At 10am the next day, Sky News’ Ireland Correspondent David Blevins was standing on my driveway as his cameraman set up for a pre-recorded interview to feature in Mrs Foster’s political obituary when his phone rang and he stepped away for a couple of minutes.
On the other end of the line was Mrs Foster’s director of communications, John Robinson, who said that his boss would be quitting at 4pm and they needed to make arrangements for her resignation statement to be recorded. In just 18 hours Mrs Foster had gone from bullishly dismissing any threat to her leadership to an admission to an outsider that the game was up.
In her resignation statement Mrs Foster departed very differently to how she had led the party – appealing for cross-community unity, warning of the danger of division and talking up the need to respect those with Irish as well as British and Northern Irish identities.
A day later, Mr Poots launched his campaign. A professionally-filmed video, social media graphics, a small campaign team – including Ian Paisley, Jonny Buckley and Paul Frew – and a succession of endorsements from DUP members, councillors and MLAs pointed to this having been planned for some time.

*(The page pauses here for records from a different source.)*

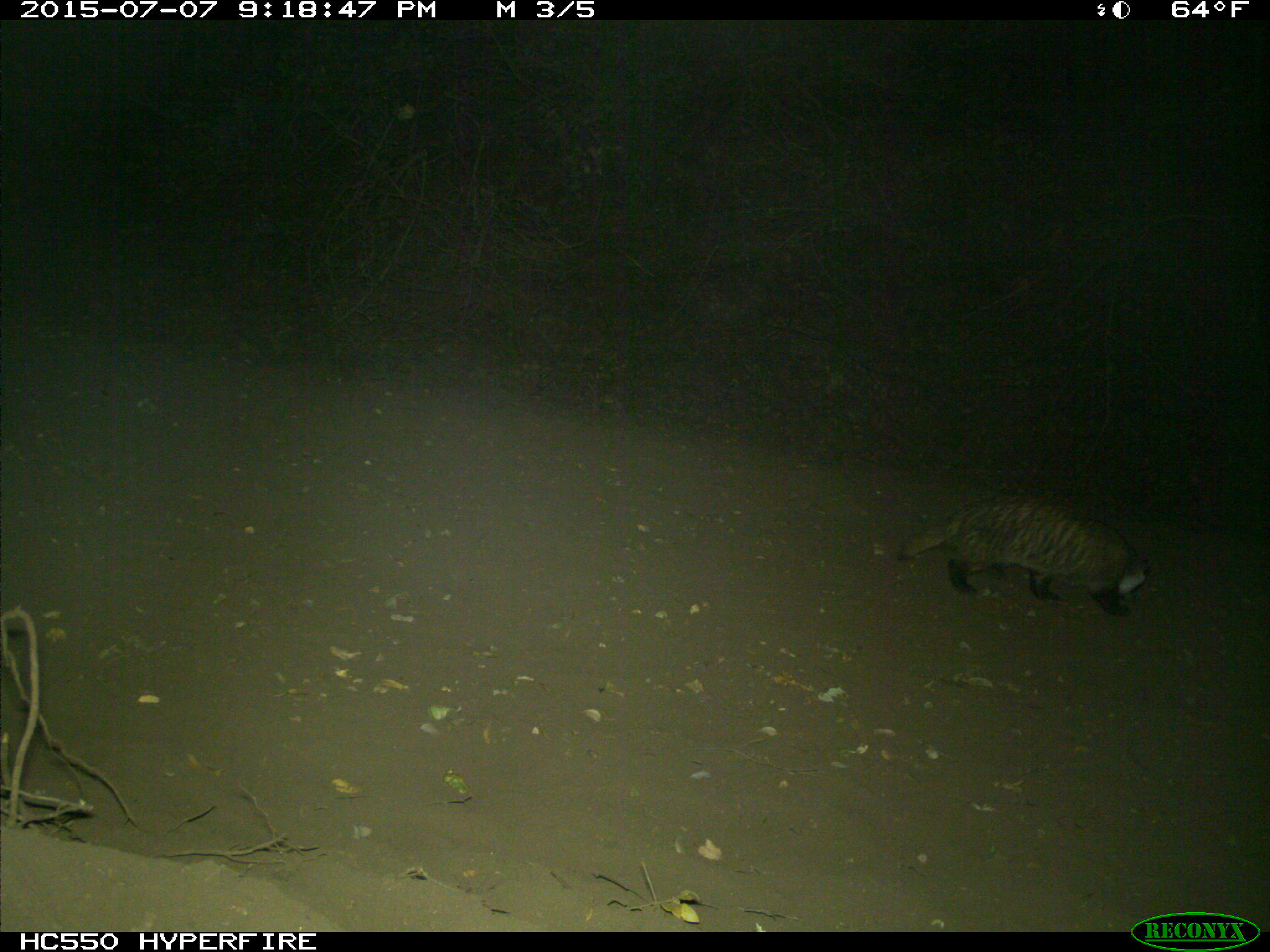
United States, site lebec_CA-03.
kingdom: Animalia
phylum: Chordata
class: Mammalia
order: Carnivora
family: Mustelidae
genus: Meles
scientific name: Meles meles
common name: european badger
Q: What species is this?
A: Meles meles (european badger).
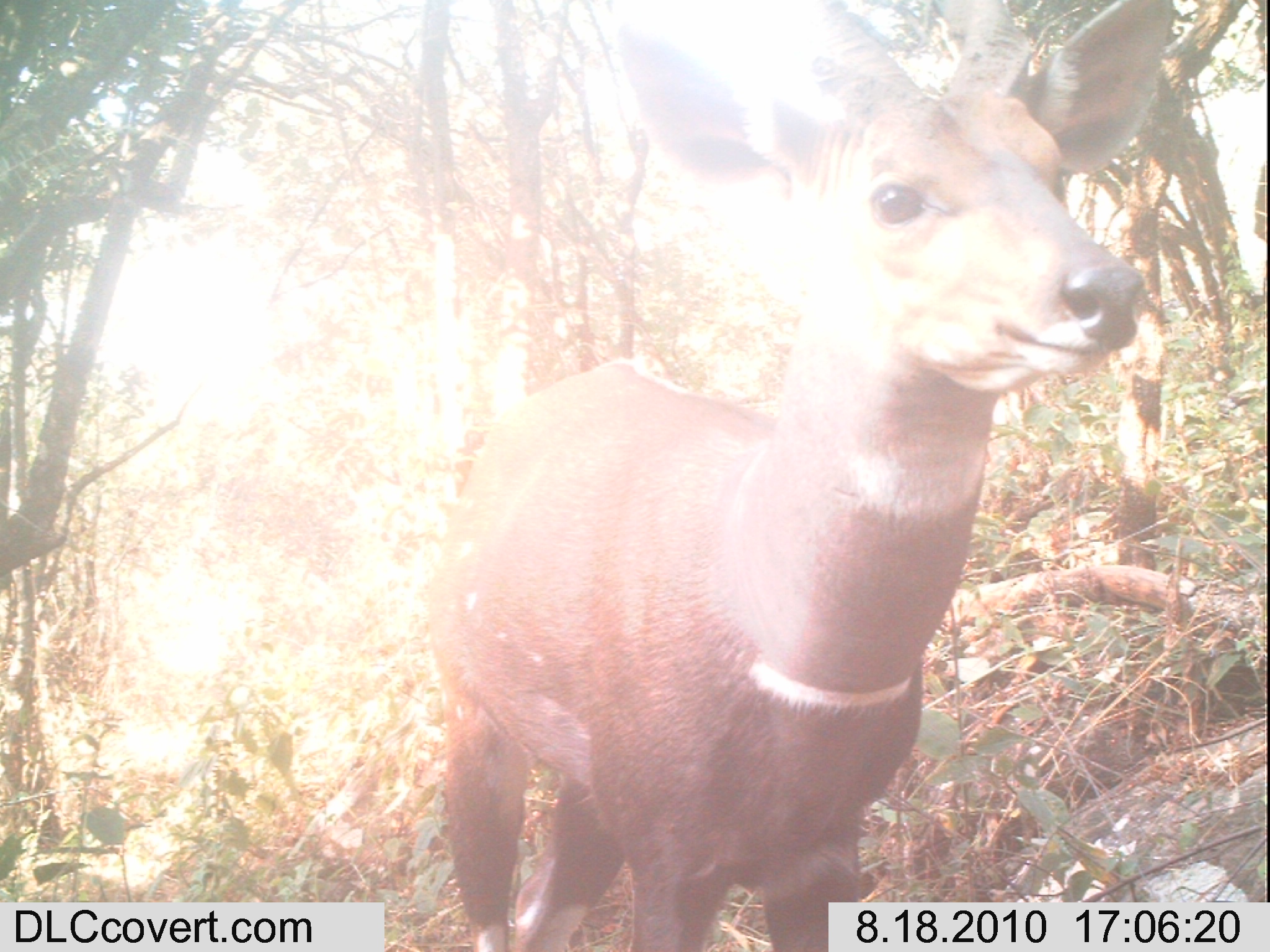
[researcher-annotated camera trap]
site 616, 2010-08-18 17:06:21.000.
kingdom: Animalia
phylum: Chordata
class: Mammalia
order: Artiodactyla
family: Bovidae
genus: Tragelaphus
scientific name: Tragelaphus scriptus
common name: bushbuck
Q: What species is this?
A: Tragelaphus scriptus (bushbuck).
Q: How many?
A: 1.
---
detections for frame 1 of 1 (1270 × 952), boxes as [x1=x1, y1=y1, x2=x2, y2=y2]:
tragelaphus scriptus: [x1=425, y1=0, x2=1173, y2=952]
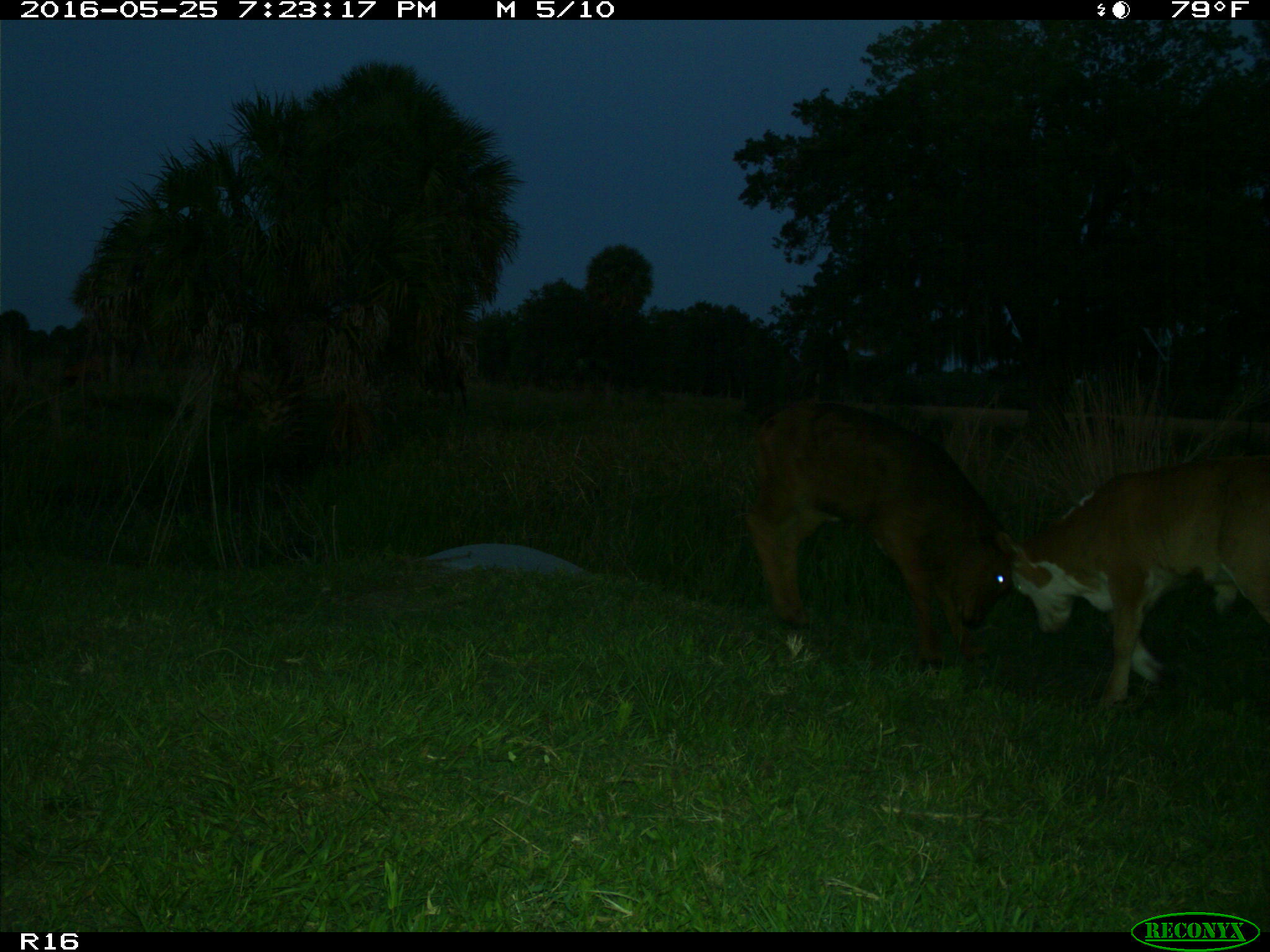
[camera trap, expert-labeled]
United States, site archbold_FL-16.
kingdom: Animalia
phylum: Chordata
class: Mammalia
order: Artiodactyla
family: Bovidae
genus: Bos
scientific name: Bos taurus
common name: domestic cow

It also demonstrated the sort of basic professionalism which has not defined the DUP for years.
That same day, veteran BBC political correspondent Gareth Gordon got a call from a source who had a remarkable story: Mrs Foster was going to resign her DUP membership.
The source told the journalist that “she believes this is not the party she joined...some people are seeking to drag the party back to 1972”.

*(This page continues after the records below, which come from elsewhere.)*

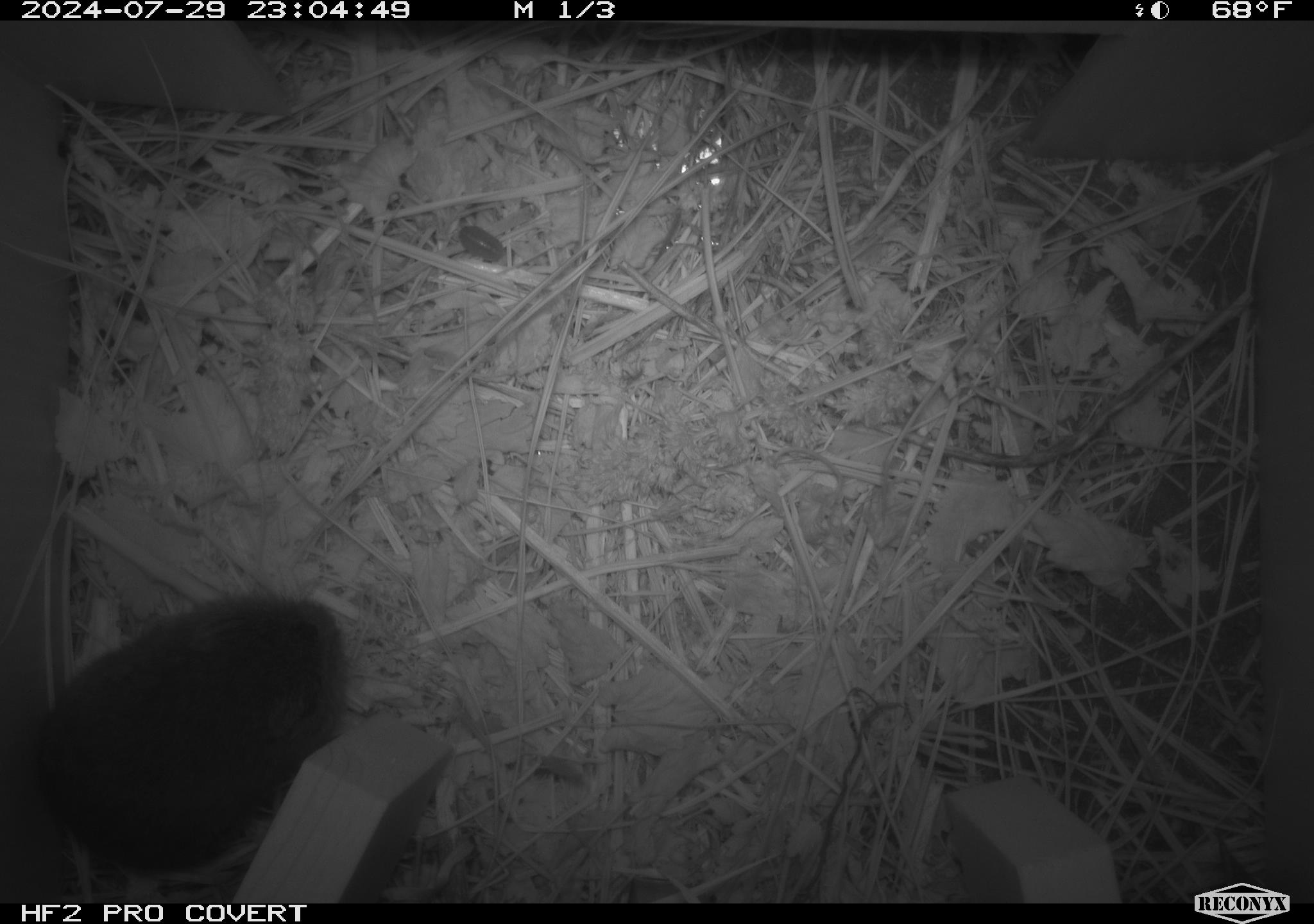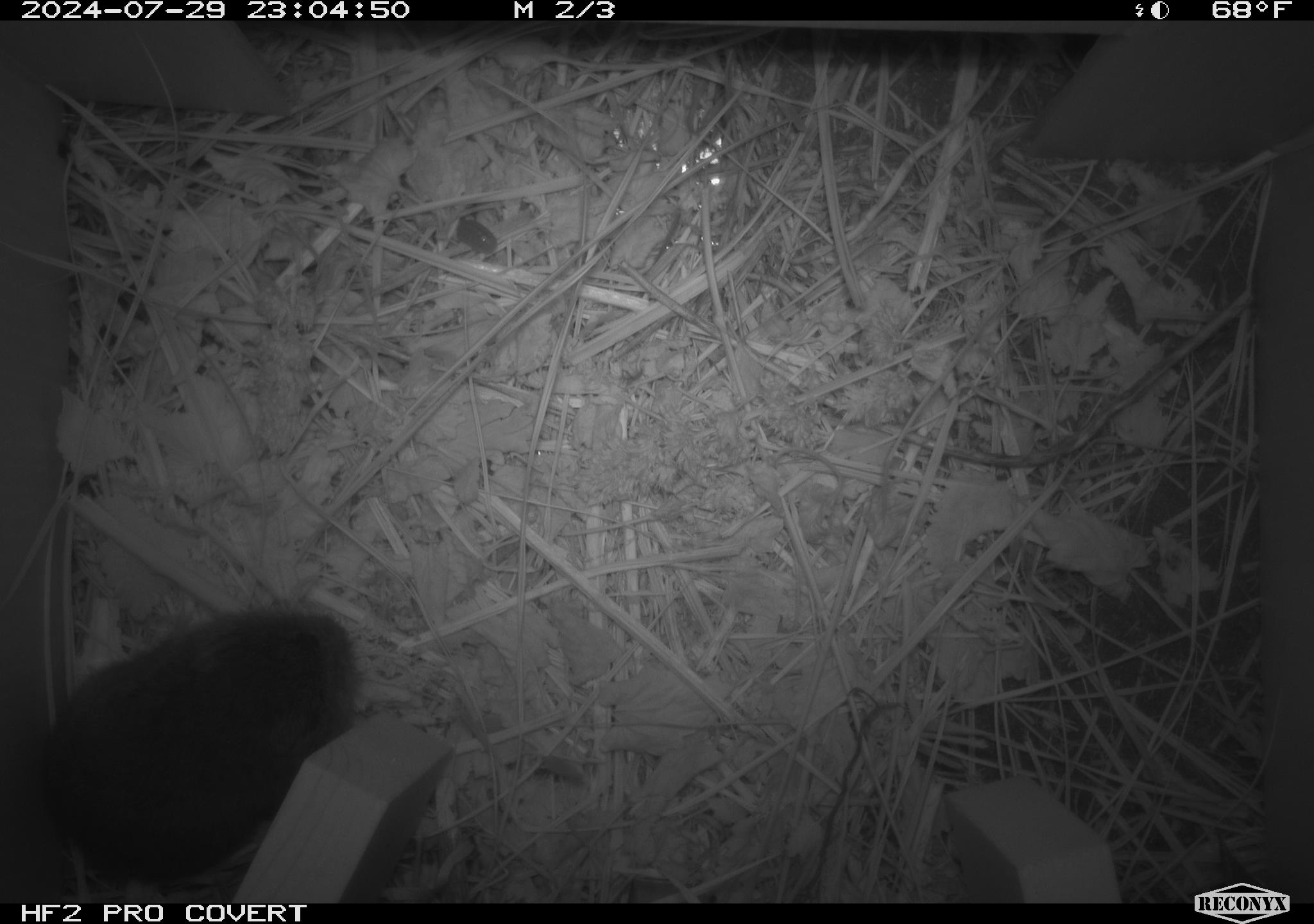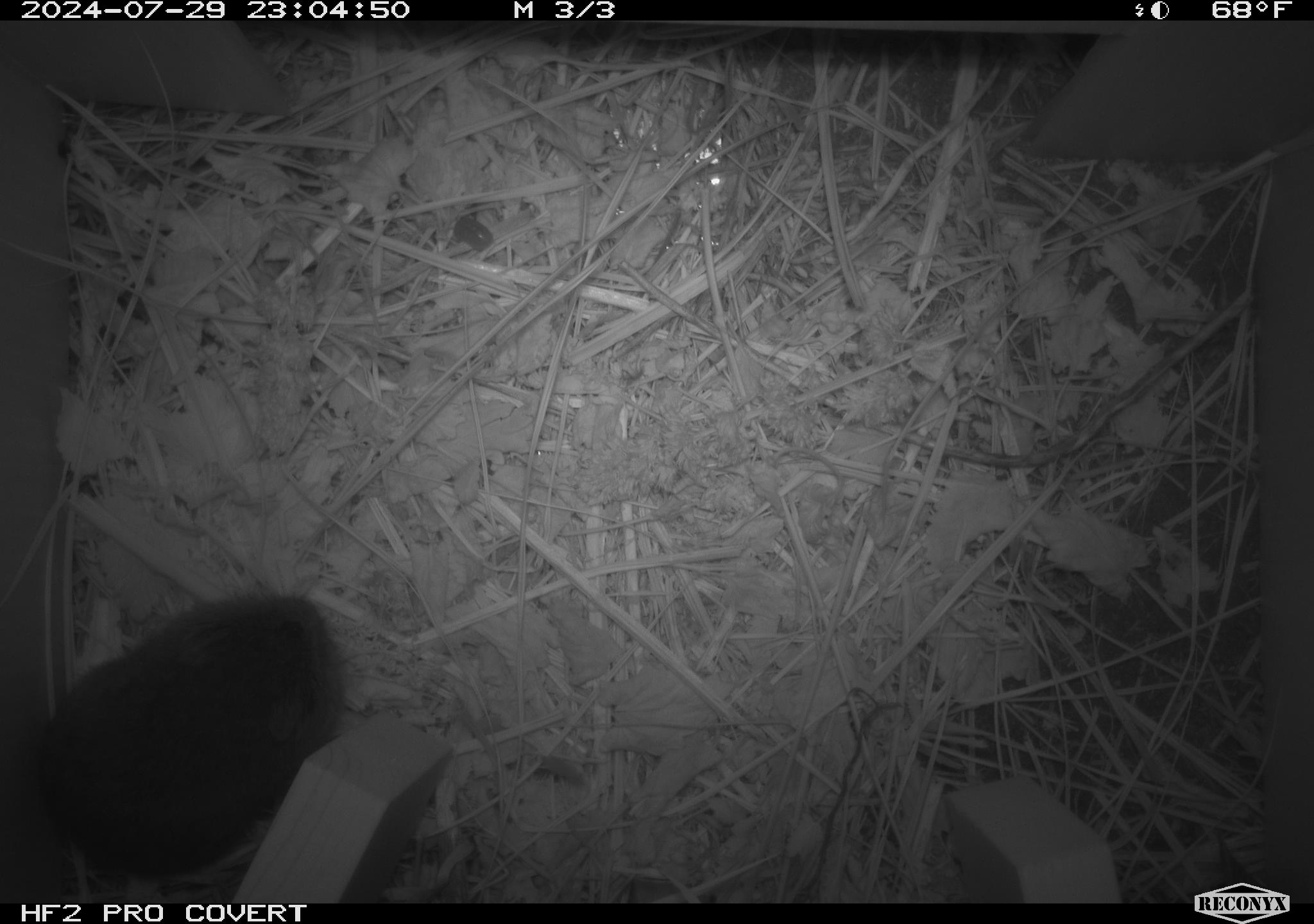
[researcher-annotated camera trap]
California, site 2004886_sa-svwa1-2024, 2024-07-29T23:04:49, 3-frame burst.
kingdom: Animalia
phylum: Chordata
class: Mammalia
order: Rodentia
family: Cricetidae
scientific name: Arvicolinae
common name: voles, lemmings, and muskrats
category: arvicolinae subfamily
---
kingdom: Animalia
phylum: Arthropoda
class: Malacostraca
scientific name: Malacostraca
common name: amphipods, crabs, isopods, krill, lobsters and shrimps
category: malacostracan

Even though it is more common for former leaders not to stay on the backbenches (Churchill remained an MP for nine years after leaving Downing Street), it is highly unorthodox for a leader to let it be known internally that they are leaving their party while still the leader.
It was also an example of how the famously hot-tempered former solicitor’s willingness to be led by gut instinct has undermined her tactics. She is said to be furious at Mr Poots’ role in her downfall and desperate to prevent him succeeding her.
Yet in telling her constituency association – where it was always likely to leak – that she was leaving the party, and by criticising the party’s direction, the leader did not appear to be considering how that would be perceived by the MLAs and MPs who will vote on whether Mr Poots takes over.
Mrs Foster is far from the only DUP member to be dismayed at the prospect of unionism being led by Mr Poots, with his long list of fundamentalist claims anathema to many voters.
The DUP is a party at a crossroads. It has lost much of its sense of what it stands for. That precedes Mrs Foster’s tenure; indeed, the party’s failure under Ian Paisley to ever openly confront the scale of its U-turn on governing with Sinn Féin is arguably when that identity crisis developed.
If the next DUP leader succeeds in undoing the damage of the Foster era – to the party’s credibility, to Stormont, to the Union – they will almost certainly have triumphed.
In all likelihood, they will fail, not least because it is not in the DUP’s power to recover all that has been lost.
This is ultimately about much more than Mrs Foster or whoever succeeds her – this is about the future of the United Kingdom.
If the next leader of the DUP fails as spectacularly as Mrs Foster, there is likely to be little for their successor to salvage for unionism.